The new rate is a slight depreciation for the naira when compared to N1,343 a dollar market closed on Friday, February 20, 2026.

Abdulahhi, a forex dealer, told Legit.ng that the new exchange rate follows renew demand in the market.

“I am currently selling dollars at N1,375/$1 and buying at N1,355/$1. The pound is trading at N1,845 to sell and N1,805 to buy, while the euro is also moving steadily in the market.

“It seems this week the dollar will return to over N1,400. I have been getting a lot of request.”

The fall of the naira comes as BDC operators continue to face difficulties in accessing dollars from commercial banks.

BDCs can get dollar

The apex bank had previously issued a circular allowing licensed BDCs to access foreign exchange through authorised dealers at the prevailing market rate.

Under the directive, each BDC is permitted to purchase up to $150,000 weekly, subject to Know Your Customer (KYC) requirements and due diligence checks, Punch reports.

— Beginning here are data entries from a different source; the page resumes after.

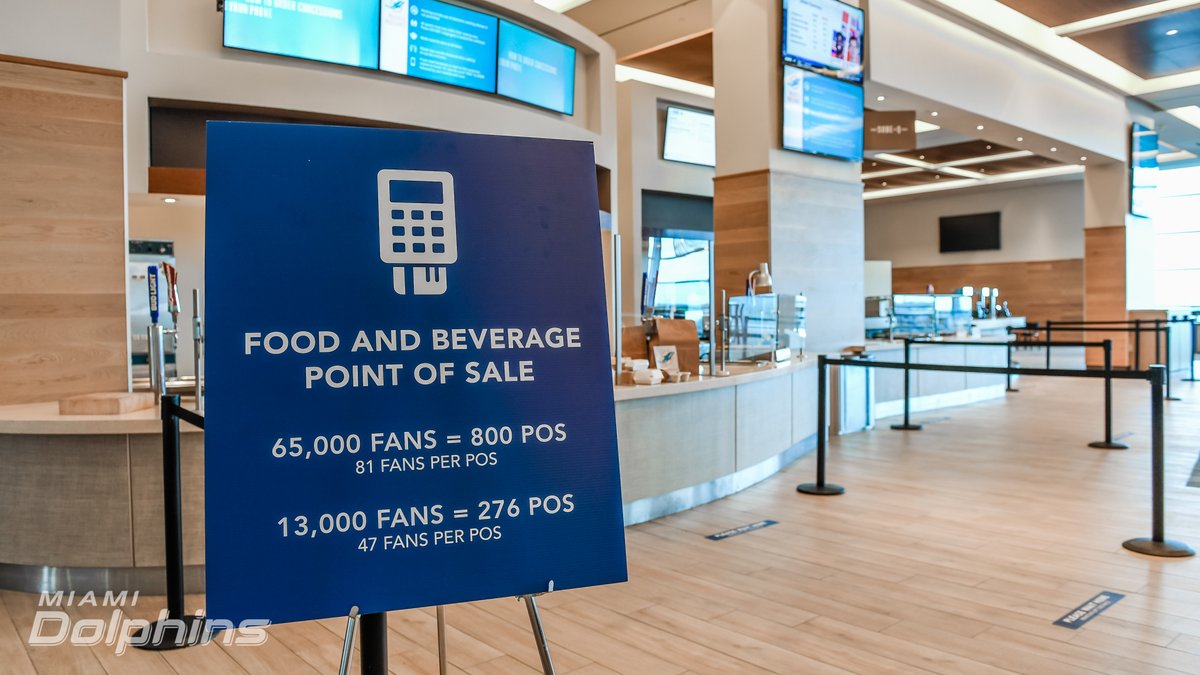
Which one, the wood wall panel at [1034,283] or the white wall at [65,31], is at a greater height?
the white wall at [65,31]

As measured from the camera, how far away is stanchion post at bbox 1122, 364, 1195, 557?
11.4ft

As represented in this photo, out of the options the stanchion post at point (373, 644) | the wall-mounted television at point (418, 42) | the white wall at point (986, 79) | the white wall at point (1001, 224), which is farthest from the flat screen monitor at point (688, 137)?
the white wall at point (1001, 224)

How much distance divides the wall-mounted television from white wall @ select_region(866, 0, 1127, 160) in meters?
3.37

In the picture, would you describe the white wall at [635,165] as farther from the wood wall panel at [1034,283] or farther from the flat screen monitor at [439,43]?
the wood wall panel at [1034,283]

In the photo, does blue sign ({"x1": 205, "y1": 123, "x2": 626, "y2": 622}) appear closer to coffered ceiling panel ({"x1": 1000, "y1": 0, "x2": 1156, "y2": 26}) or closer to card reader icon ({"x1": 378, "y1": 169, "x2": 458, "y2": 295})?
card reader icon ({"x1": 378, "y1": 169, "x2": 458, "y2": 295})

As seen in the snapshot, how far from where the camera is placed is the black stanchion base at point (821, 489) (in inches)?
183

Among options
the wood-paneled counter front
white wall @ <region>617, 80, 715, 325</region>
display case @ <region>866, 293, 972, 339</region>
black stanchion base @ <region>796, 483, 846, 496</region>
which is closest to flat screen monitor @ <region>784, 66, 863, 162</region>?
display case @ <region>866, 293, 972, 339</region>

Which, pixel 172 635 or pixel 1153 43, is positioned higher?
pixel 1153 43

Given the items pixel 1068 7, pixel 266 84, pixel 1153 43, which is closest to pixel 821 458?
pixel 266 84

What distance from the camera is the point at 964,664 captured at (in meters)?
2.43

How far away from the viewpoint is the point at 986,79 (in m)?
9.55

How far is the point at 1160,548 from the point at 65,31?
5.29 metres

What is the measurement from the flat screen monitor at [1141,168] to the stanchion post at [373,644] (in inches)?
574

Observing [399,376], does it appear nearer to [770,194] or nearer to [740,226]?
[770,194]
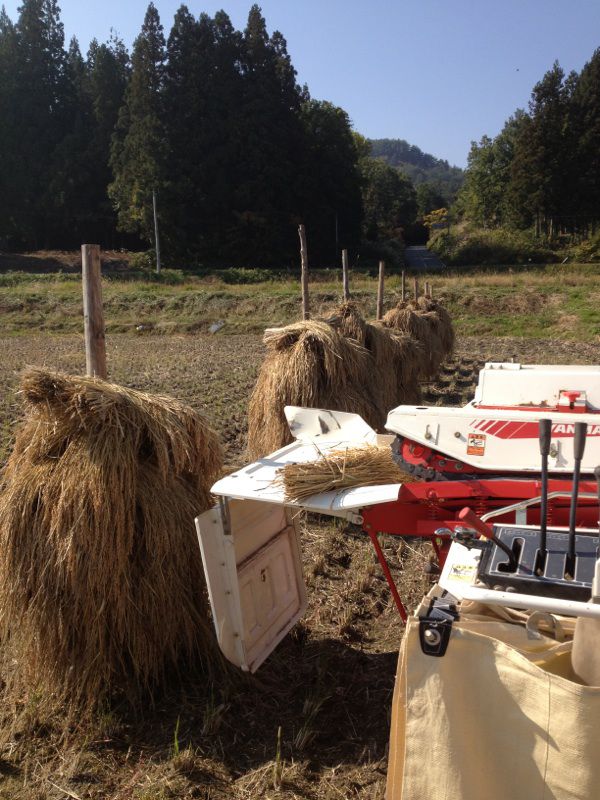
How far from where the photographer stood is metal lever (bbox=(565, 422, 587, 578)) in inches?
89.7

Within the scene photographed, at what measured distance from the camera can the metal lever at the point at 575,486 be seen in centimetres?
228

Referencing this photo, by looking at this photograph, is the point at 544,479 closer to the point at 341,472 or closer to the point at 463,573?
the point at 463,573

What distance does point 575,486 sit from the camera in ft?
7.52

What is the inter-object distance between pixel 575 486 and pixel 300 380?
500 centimetres

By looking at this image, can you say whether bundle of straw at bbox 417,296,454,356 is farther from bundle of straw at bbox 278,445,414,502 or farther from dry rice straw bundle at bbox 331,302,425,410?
bundle of straw at bbox 278,445,414,502

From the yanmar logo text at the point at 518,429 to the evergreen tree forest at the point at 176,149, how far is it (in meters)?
43.5

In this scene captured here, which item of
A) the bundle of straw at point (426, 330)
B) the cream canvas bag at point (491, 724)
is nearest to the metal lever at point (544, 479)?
the cream canvas bag at point (491, 724)

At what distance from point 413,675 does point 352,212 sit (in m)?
52.3

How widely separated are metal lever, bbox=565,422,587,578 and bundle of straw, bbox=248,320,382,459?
4.80m

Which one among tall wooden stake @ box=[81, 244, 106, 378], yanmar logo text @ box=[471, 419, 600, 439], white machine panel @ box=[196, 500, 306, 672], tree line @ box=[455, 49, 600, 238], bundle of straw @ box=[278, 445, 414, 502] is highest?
tree line @ box=[455, 49, 600, 238]

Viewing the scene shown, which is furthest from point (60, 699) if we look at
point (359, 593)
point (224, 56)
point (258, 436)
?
point (224, 56)

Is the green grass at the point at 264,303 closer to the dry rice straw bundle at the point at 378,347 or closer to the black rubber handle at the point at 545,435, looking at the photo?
the dry rice straw bundle at the point at 378,347

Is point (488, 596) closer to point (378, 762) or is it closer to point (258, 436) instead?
point (378, 762)

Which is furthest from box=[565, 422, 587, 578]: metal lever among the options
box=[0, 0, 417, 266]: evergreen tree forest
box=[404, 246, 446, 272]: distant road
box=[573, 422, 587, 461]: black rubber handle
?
box=[404, 246, 446, 272]: distant road
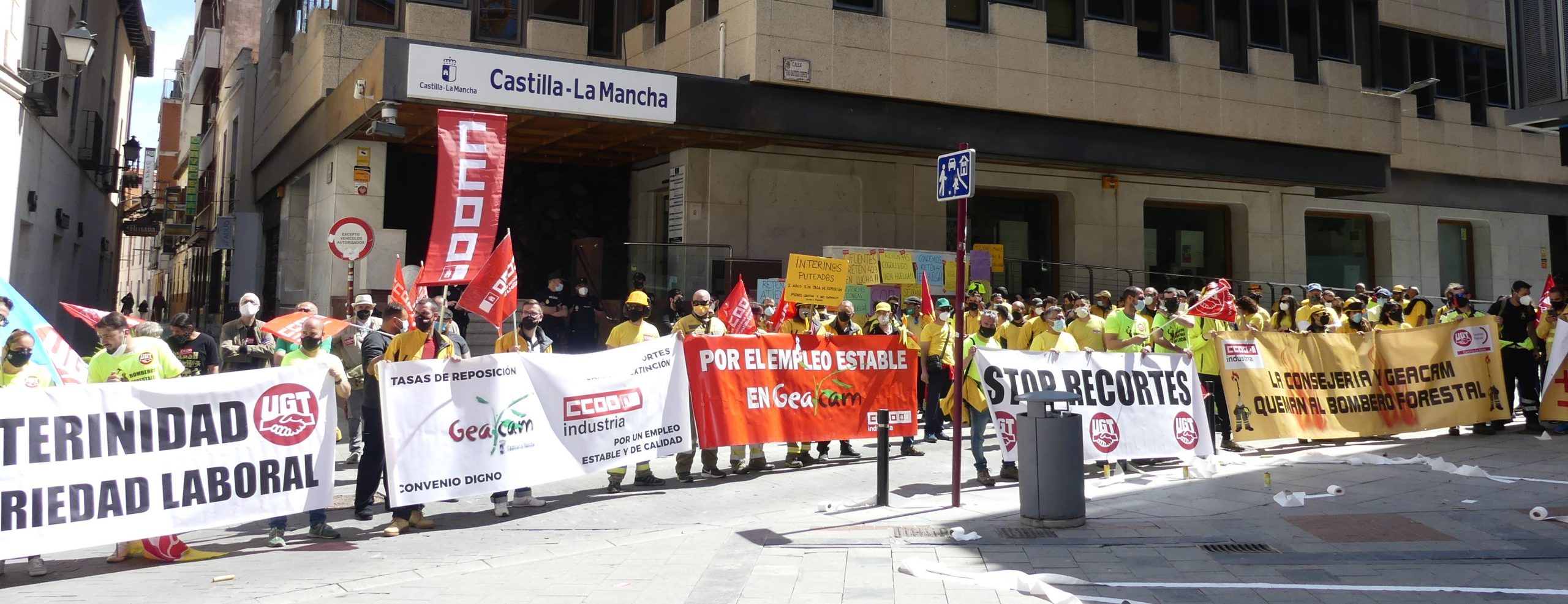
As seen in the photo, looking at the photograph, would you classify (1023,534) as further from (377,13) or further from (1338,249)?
(1338,249)

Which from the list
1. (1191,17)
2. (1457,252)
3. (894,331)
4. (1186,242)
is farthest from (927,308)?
(1457,252)

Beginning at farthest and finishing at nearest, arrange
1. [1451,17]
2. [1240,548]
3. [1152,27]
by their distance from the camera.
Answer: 1. [1451,17]
2. [1152,27]
3. [1240,548]

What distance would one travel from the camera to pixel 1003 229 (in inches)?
952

Leadership reported that despite a policy announcement, some operators disclosed that no transactions have been completed under the new arrangement.

A BDC operator, who requested anonymity, said the directive remains largely unimplemented. According to him, the circular provides that disbursements will be made through settlement accounts, a provision that has raised operational concerns.

He questioned the feasibility of seamless, real-time transfers between domiciliary accounts across different banks, noting that such infrastructure may not yet be fully in place.

The operator added that while commercial banks appear supportive of the policy, many are still developing internal processes to align with the CBN’s directive.

He explained that BDCs are required to submit bid orders through their banks, which would then access the market on their behalf.

Naira in the official market

Meanwhile, in the Nigerian Foreign Exchange Market (NAFEM), the naira closed against the US dollar on Friday, February 20 at N1,346.32/$1 from N1,341.35/$1 a day earlier.

At the GTBank FX desk, the naira weakened by N7 against the dollar to quote N1,356/$1.